Tegangan antara kesatuan dan perpecahan, kesamaan dan perbedaan, unitas dan keberagaman, universalitas dan partikularitas itu kini memang menjadi isu terutama karena ada gejala globalisasi yang sekilas terasa hegemonik dan karenanya terasa mengancam partikularitas lokal. Dalam kerangka ini isu “Pluralisme” menunjuk berbagai pemikiran ulang bagaimana memandang dan merumuskan kembali kenyataan kesamaan dan perbedaan itu.

INDONESIA
Dalam tegangan-tegangan itu sebetulnya masalah kita bukanlah pluralisme nya benar, melainkan justru universalismenya : hari ini terlalu kuat emosi primordial dan sektarian dan bahkan religius (agama) yang menyulitkan kita melihat titik-titik temu kepentingan bersama. Euphoria pluralisme disini adalah reaksi berlebihan atas sejarah ketertekanan dan penyeragaman yang demikian lama. Tak heran, ketika pada konteks global pluralitas adalah asset kreatif sedangkan di Indonesia kini pluralitas menjadi ancaman bencana . Sudah tidak ada lagi Bhennika Tunggal Ika yang begitu mulia dan harumnya itu. Konsep “nasion” sudah terlanjur lemah dan artifisial akibat selama sejarah politik Indonesia, yang memuncak pada Orde Baru, ia tampil lebih sebagai ideologi yang dibangun lewat politik adu-domba pada tingkat horisontal yang telah makan demikian banyak korban yang disadari tidak pernah jelas akan kebenaran yang ada di dalamnya.
Akibatnya, alasan-alasan untuk bisa “mengimajinasikan” sebuah komunitas besar yang bernama “nasion” sudah terlanjur tergerogoti, yang tinggal adalah justru tumpukan trauma, enerji yang justru mudah menghacurkan nasion. Hal ini akan sangat mudah ditampakkan di dalam kehidupan kita hari-hari ini; entah itu berkaitan dengan etnik, ras, suku, budaya, agama, politik, kepentingan, ekonomi dan lainnya yang memang beragam, yang bisa saja dijadikan sebuah kendaran mulus yang sangat mengerikan yang tidak pernah jelas kapan akan bergerak, yang bisa saja sekali-kali dijalankan, ramai dan kemudian diam lagi.

KEMUDIAN
Di sini, bukan berarti tidak membahas mengenai oikumenisme secara lebih detail, tetapi saya hanya mau mencoba mengaitkannya dengan tema yang besar dan umum yaitu pluralisme.

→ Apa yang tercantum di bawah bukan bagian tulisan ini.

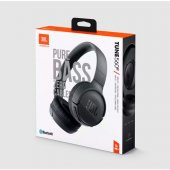 Jbl T560BT Mikrofonlu Kulaküstü Kablosuz Siyah Kulaklık - 5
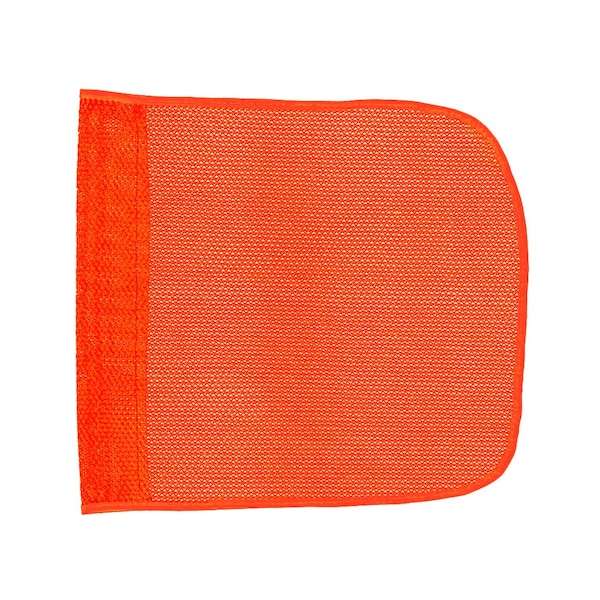 Safetywhips Warning Whip Flag, Orange Mesh, Nylon, UV resistant, anti-microbial, fray resistant, 11.5 Length - FLAG11-O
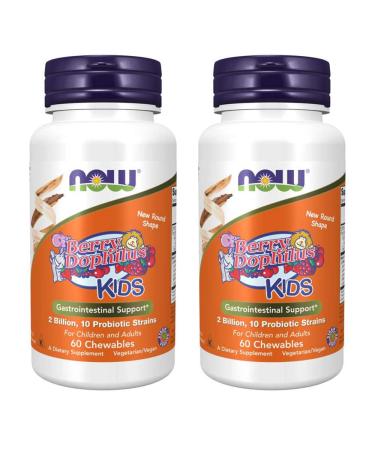 NOW Foods BerryDophilus 60 Count (Pack of 2)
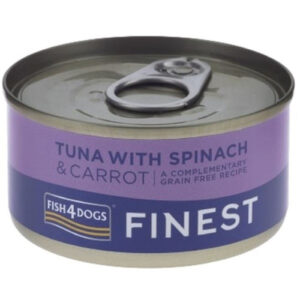 Hrana umeda pentru caini Conserva Fish2Dogs Finest Ton&Morcov&Snapac 85 gr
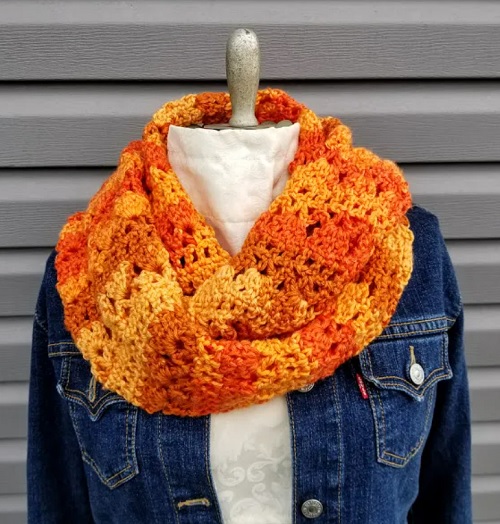 Crochet Fall Scarf Free Patterns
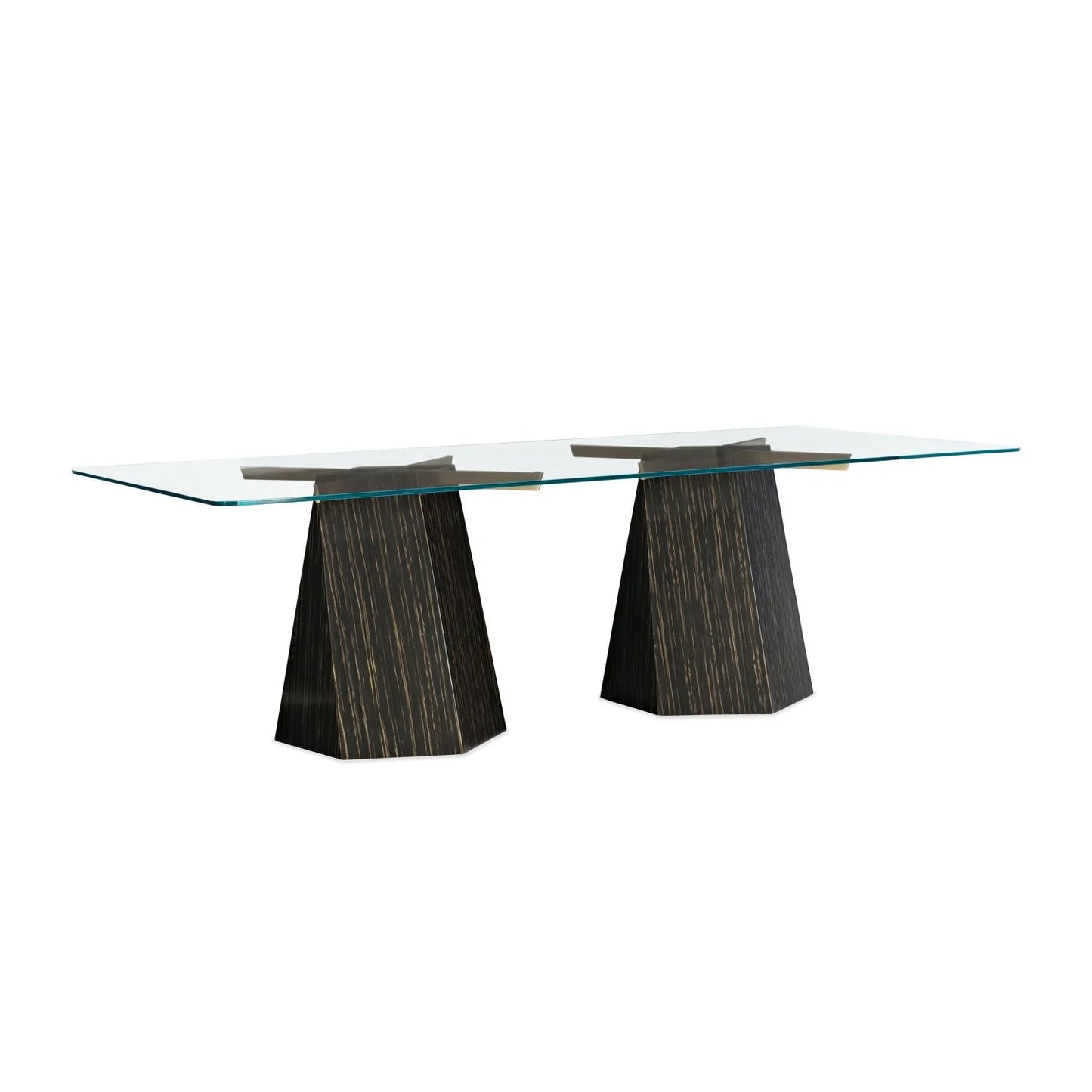 Luxury Vector Striated Base Dining Table Modern Italian Style for Villa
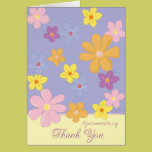Colorful Flowers - Thank You Card cards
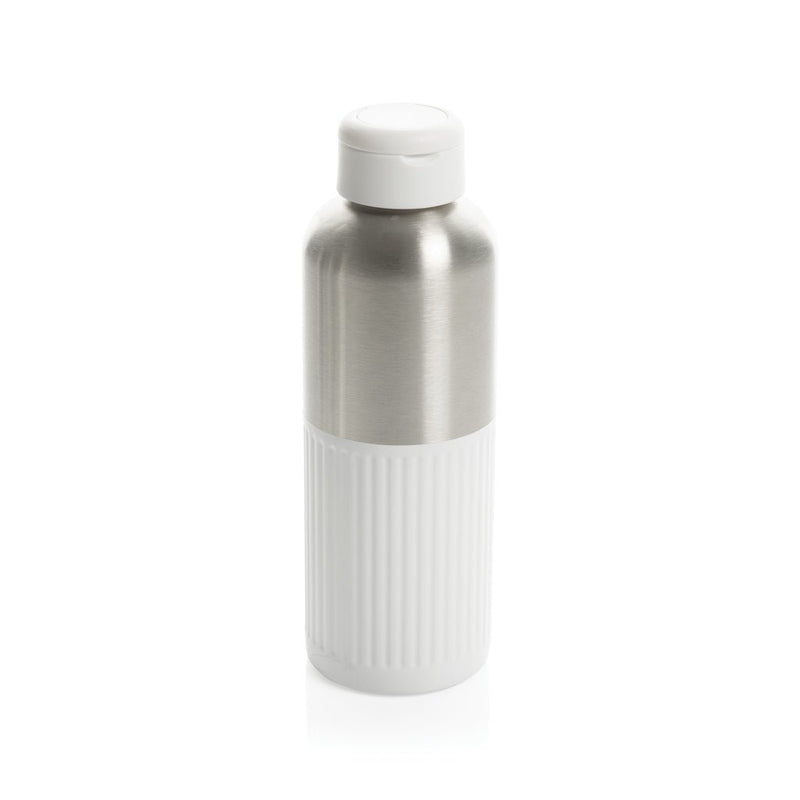 Load image into Gallery viewer, XD Xclusive Ripple RCS R-steel leakproof water bottle with handle, 750ML, recycled stainless steel with wood design, drinkware.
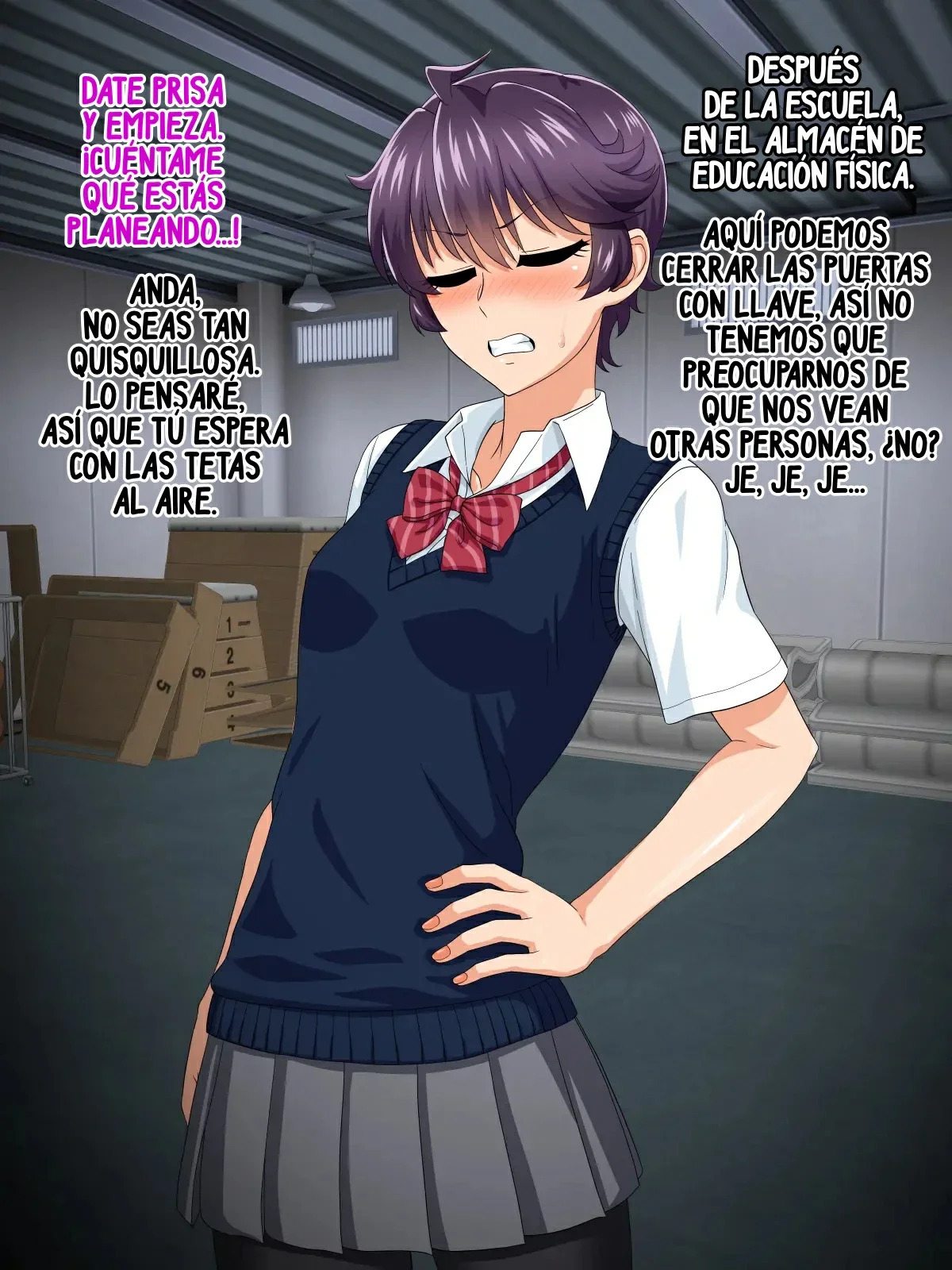 [PO Buyuu (Nagi Ichi)] Mannish Musume no Honne wa Sukebe na Bakunyuu Musume | A Mannish Girl's Hidden Side Is A Lusty Busty Girl [Spanish] - Page 27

Sangat setuju dengan apa yang dikatakan di dalam teks bahwa oikumenisme adalah pluralisme di dalam komunitas Kristiani, sehingga saya akan mencoba melihat apa yang dimungkinkan dan ada di dalam hal yang pertama itu.
Di dalam konteks Indonesia, lalu apa yang kemudian akan dilakukan, diupayakan dan diusahakan bersama. Sadar bahwa ternyata agama hanyalah salah satu kendaraan saja dimana sebenarnya ada realitas pluralisme yang lebih luas danlebih besar dari itu semua.
Sikap terhadap pluralisme bisa dibangun melalui interaksi diskursif yang kental dan kreatif, kerjasama konkrit yang membangun kohesi kelompok dan pranata politis yang rasional obyektif.
Upaya diskursif itu mesti disertai dengan pemupukan berbagai bentuk kerjasama secara kreatif yang terus menerus mendobrak kesempitan segala bentuk kecenderungan primordial. Bentuk-bentuk kerjasama macam ini yang akan memupuk unsur kohesi komunal dan affeksi ke arah empati dan solidaritas bagi kepentingan bersama. Ini pada gilirannya akan memudahkan tampilnya kembali rasa saling percaya (basic trust) dan cita-cita luhur bersama , yang kini telah berantakan. Cita-cita luhur bersama adalah salah satu pilar penting yang akan menopang pulihnya kembali “nasion” atas dasar keberagaman. Pluralisme.